Again, the problem of affordable and accessible drugs persists. Yale discovered that South African doctors only had two or three expensive second-line drugs to treat MDR-TB, however, they were less effective. When the drugs did not work, patients died (Shufro, 2007).
"'This is an issue of grave worldwide importance...MDR and XDR [TB] carry the danger of blunting or reversing the success of TB programs and the roll-out of anti-retroviral [sic] therapies for HIV where they are desperately needed in resource limited settings,'" said Friedland. He calls for urgency in intervening to treat and prevent drug-resistant TB, especially now that MDR- and XDR-TB are more prevalent than previous thought and that XDR-TB and HIV co-infections are associated with high mortality (ScienceDaily, 2006).
Can XDR-TB be contained? Can epidemiologists fully predict its course? Or will it become, as Friedland called a "'slow tsunami,'" like AIDS, "'a vague and yet very palpable feeling of dread that something very bad was happening'" (Shufro, 2007).
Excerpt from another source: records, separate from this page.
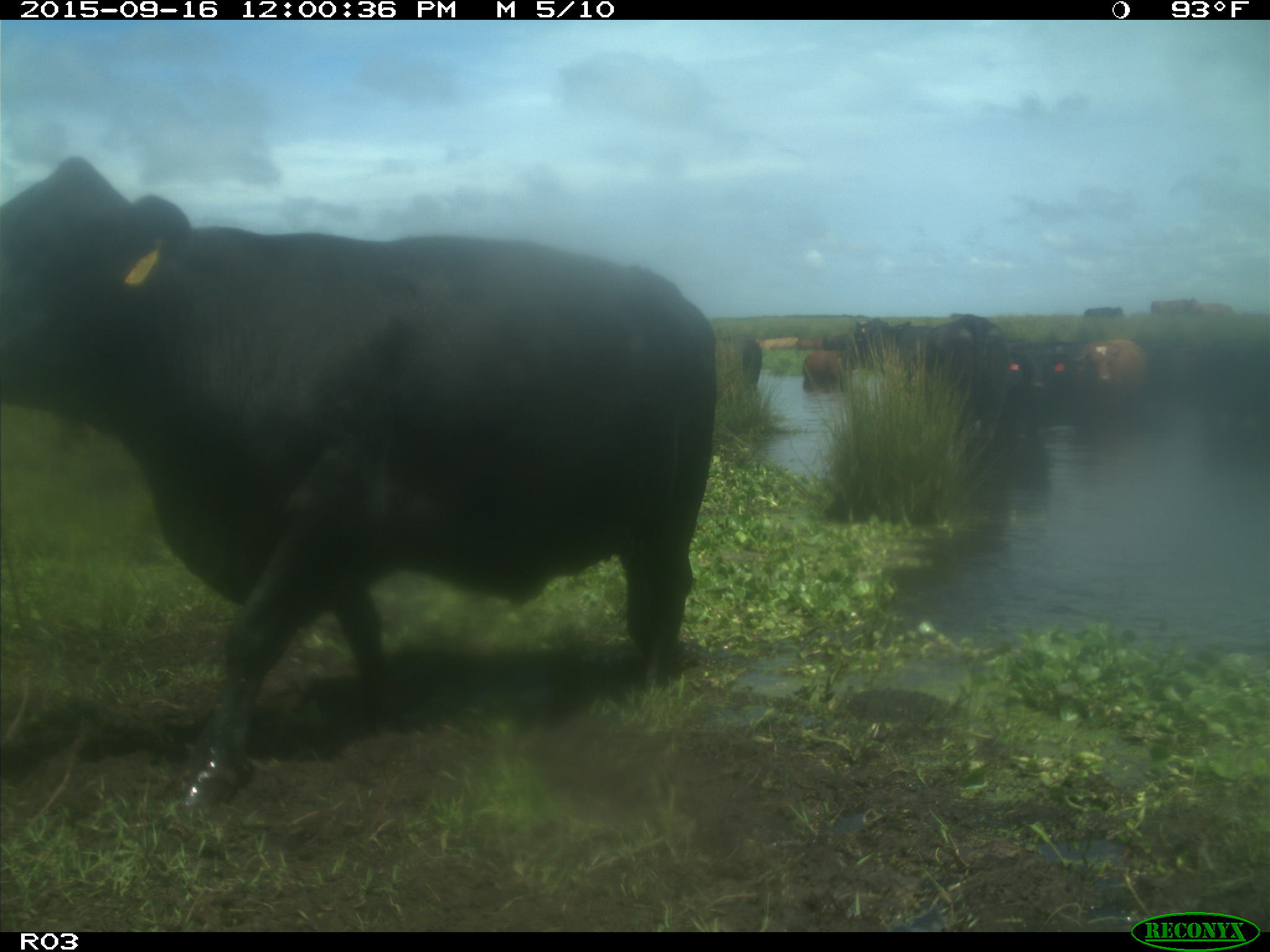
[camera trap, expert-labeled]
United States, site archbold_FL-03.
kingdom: Animalia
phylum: Chordata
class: Mammalia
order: Artiodactyla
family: Bovidae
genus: Bos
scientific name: Bos taurus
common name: domestic cow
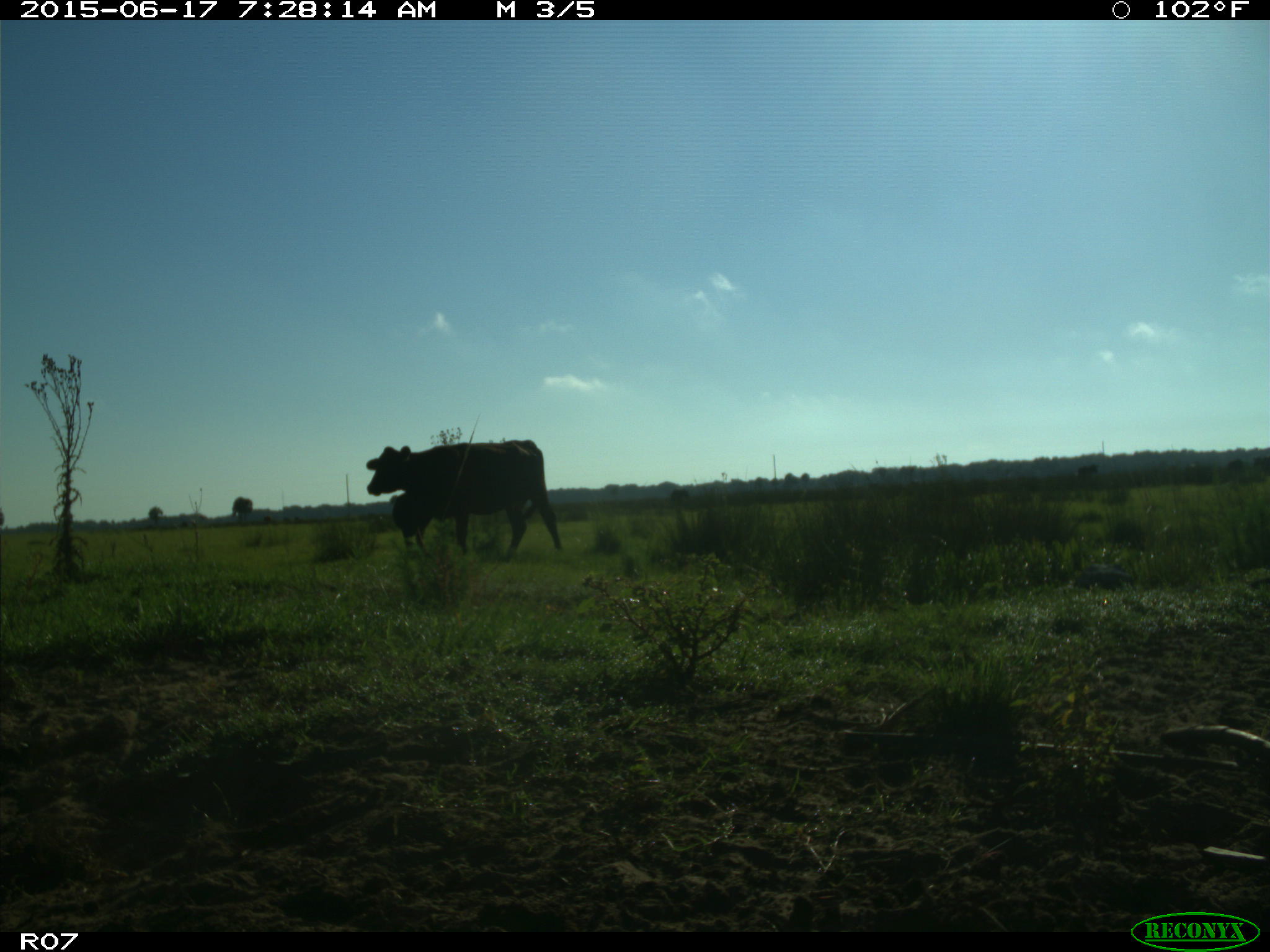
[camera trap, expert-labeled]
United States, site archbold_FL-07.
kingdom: Animalia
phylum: Chordata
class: Mammalia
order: Artiodactyla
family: Bovidae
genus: Bos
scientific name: Bos taurus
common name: domestic cow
Bos taurus (domestic cow).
In the CDC pod cast, Dr. Cegielski is asked to share his thoughts on a solution to the influx of XDR-TB cases: "'we need stronger labs in countries that are most infected [sic] by drug-resistant TB. And we need new drugs. But those are years in the future'"(CDC, 2008). TB continues to grow resistant to the second-line drugs faster than scientists can find new, effective third-line drugs to treat XDR-TB. Research must be focused on increasing the effectiveness of overseas labs in diagnosis and treatment of MDR- and XDR-TB, as well as focused on discovering stronger third-line drugs. 40 years is too long to wait for a new treatment to a quickly spreading and potentially fatal disease.
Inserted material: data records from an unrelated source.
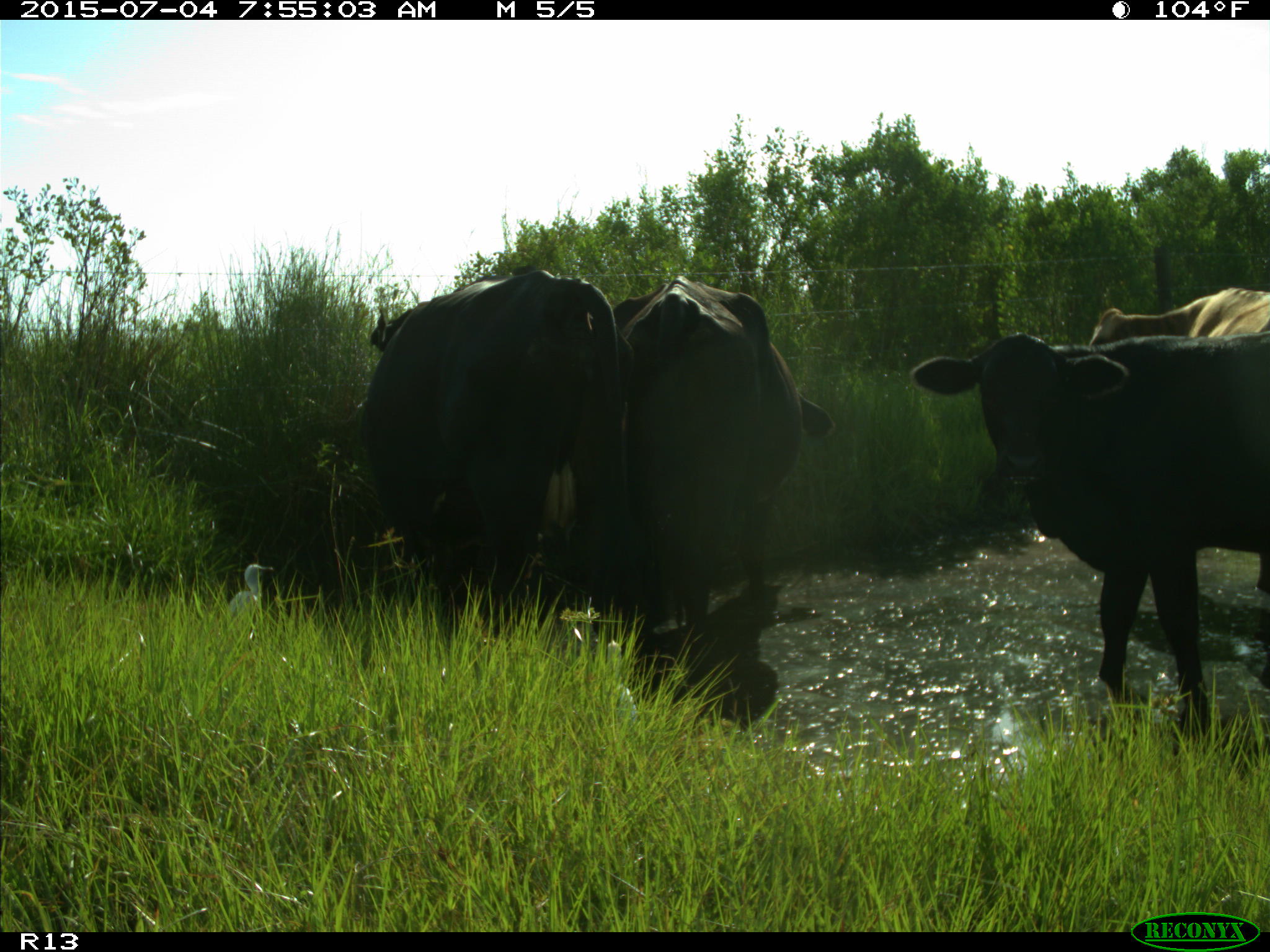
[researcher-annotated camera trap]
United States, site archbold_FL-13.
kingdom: Animalia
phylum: Chordata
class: Mammalia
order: Artiodactyla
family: Bovidae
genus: Bos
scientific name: Bos taurus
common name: domestic cow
Bos taurus (domestic cow).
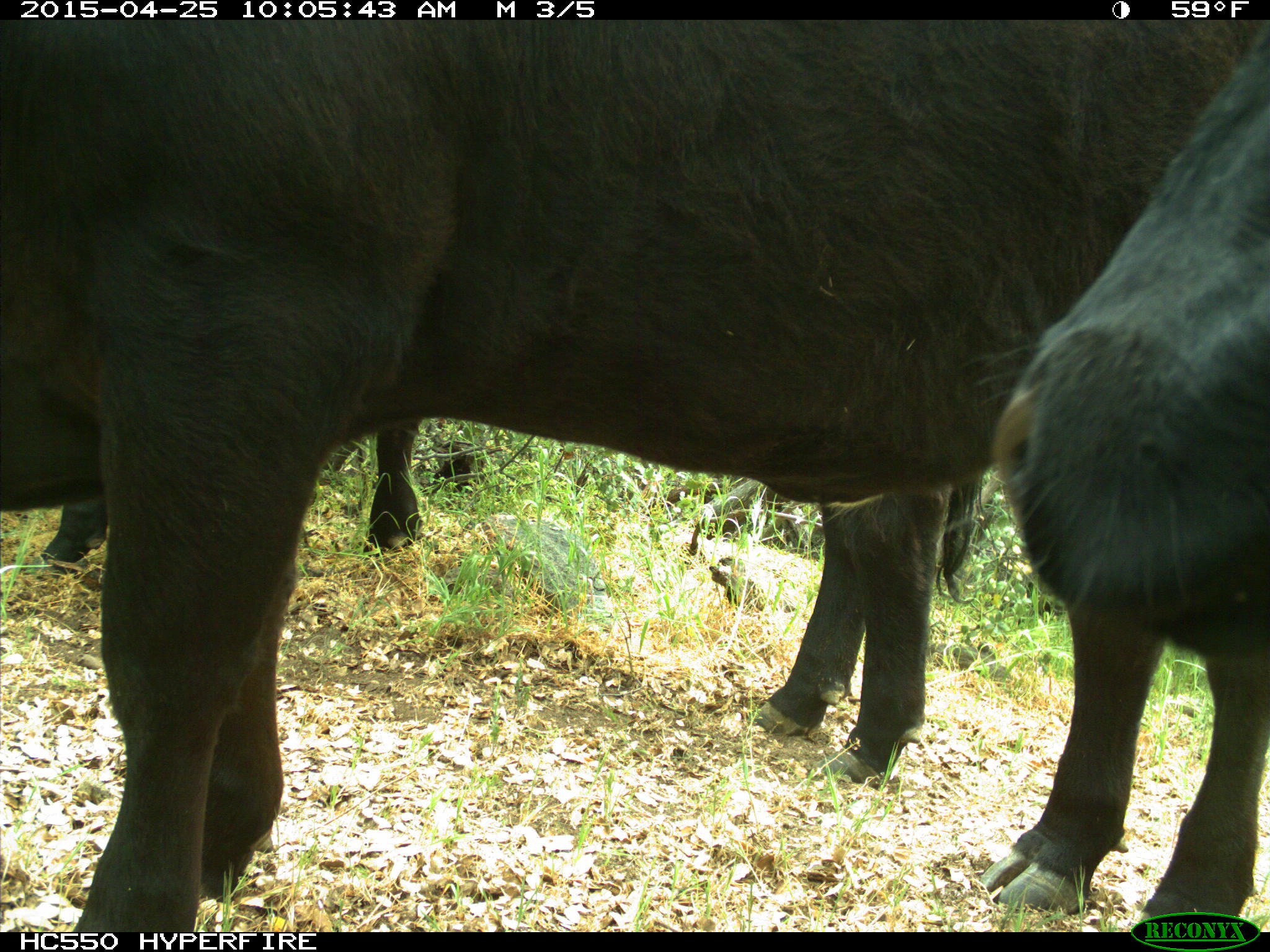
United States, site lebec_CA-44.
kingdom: Animalia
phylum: Chordata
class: Mammalia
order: Artiodactyla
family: Suidae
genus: Sus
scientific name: Sus scrofa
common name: wild boar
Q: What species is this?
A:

A 2013 study conducted in India, the country with the highest rates of TB and second highest rates of MDR-TB after China, according to WHO (National Academy of Sciences, 2012), tested the efficacy of a drug resistance testing device, GenoType® MTBDRsl assay in determining MDR- and XDR-TB cases. The scientists found that the GenoType ® MTBDRsl assay produced accurate second-line drug resistance diagnoses within 5 hours, as opposed to 1-2 months, which provided more information on the frequency of mutation trends responsible for XDR-TB resistance. Rapid diagnosis and identification of XDR-TB will aid in faster implementation of proper control techniques, such as isolation and country-specific TB action programs, to prevent the further spread of the disease.
Figure 4: For XDR-TB screening, the DNA strip indicates whether the specimen contains TB resistant to fluoroquinolones, aminoglycosides/cyclic peptides, and/or ethambutol, evident via a dark line on the specific strip marker. The process is as follows: 1--TB DNA is extracted from the sputum sample 2--DNA is amplified via PCR 3--DNA is applied to strip with specific probes 4--DNA is detected on strip using reverse hybridization and enzymatic color reaction, resulting in a dark line when detection is positive. (Schaaf, 2009). |
Continued efforts on educating the world about the importance of treatment compliance and the basics on TB may continue to help reduce the incidence of MDR-TB with hopes that XDR-TB, too, will be kept at bay.